Whatever the criticism of the government inviting the UN rights chief to visit the country, the week-long visit would have definitely helped Pillay to realise the ground situation, the Defence Secretary said. In fact, Pillay’s visit facilitated government efforts to dispel intense propaganda which depicted the Northern and Eastern Provinces as ‘closed military zones’ even four years after the conclusion of the conflict, Rajapaksa said.The Defence Secretary said that visiting foreign dignitaries had been misled by those working overtime to destabilise the country. "During our meeting at the Defence Ministry, the UN Human Rights commissioner alleged that the government had removed road blocks in the Northern Region just ahead of her visit. She was convinced the government would temporarily do away with road blocks during a visit. Obviously, she was misled by the UN mission here or those who had met her here. I told her there was absolutely no need to do that. In fact, the number of road blocks should have increased during VIPs’ visits to guarantee their security."

Asked whether Pillay had raised the much-talked about allegation that 40,000 people had been killed during the final phase of the war on the Vanni east front, Defence Secretary Rajapaksa said that he was very surprised the UN delegation had refrained from referring to the killings. Had she taken up the matter we would have asked her to furnish information regarding them and questioned the basis for the allegation, the Defence Secretary said.

Responding to a query, the Defence Secretary said that Pillay had been here on a fact finding mission and her mandate was to examine accountability issues in relation to the resolution moved against Sri Lanka at the UN. However, she had ended up taking up petty political issues at the behest of those who couldn’t stomach the eradication of the LTTE, he said. The Defence Secretary alleged that Pillay had declared that post-war Sri Lanka was moving towards an authoritarian state with democracy undermined and the rule of law eroded to appease those in the Opposition subservient to their foreign masters. "We are having elections at four different levels; presidential, parliamentary, provincial council and local government. People have the freedom to exercise their franchise to get rid of the government in power. It is unfortunate the likes of Pillay are blind to the ground reality and tend to issue statements without examining facts," the Defence Secretary said. According to him, somebody in the Opposition had got Pillay to call Sri Lanka an authoritarian state. "Those who feared to call Prabhakaran a terrorist, happily describe the President as a dictator. The people are not blind to such machinations."

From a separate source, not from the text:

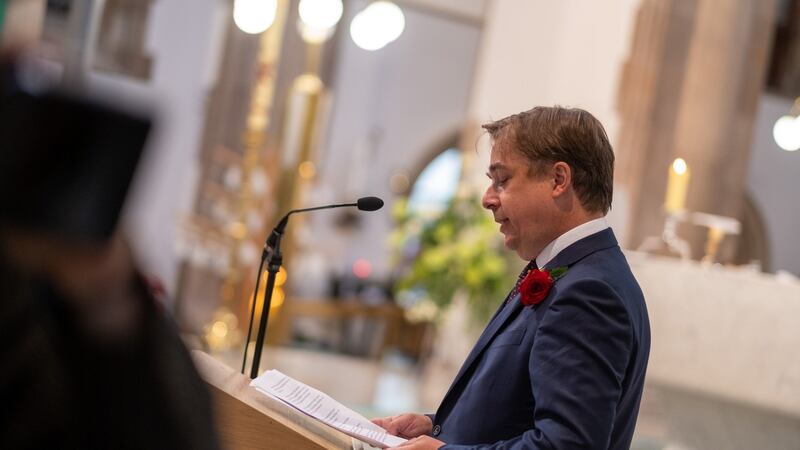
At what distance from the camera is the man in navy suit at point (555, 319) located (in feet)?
7.13

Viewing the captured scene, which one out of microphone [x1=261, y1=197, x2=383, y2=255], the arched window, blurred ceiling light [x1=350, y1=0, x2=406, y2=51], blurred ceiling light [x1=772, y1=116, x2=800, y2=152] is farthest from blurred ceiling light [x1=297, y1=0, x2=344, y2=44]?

Commenting on Pillay’s allegation that those who had demonstrated against the government and criticised the ruling coalition would be targeted once she left the country, the Defence Secretary said that during Friday’s meeting he queried whether people would join the protest organised by the TNA in Jaffna if they really felt they could become targets. They protested because they knew nothing would happen to them, he said.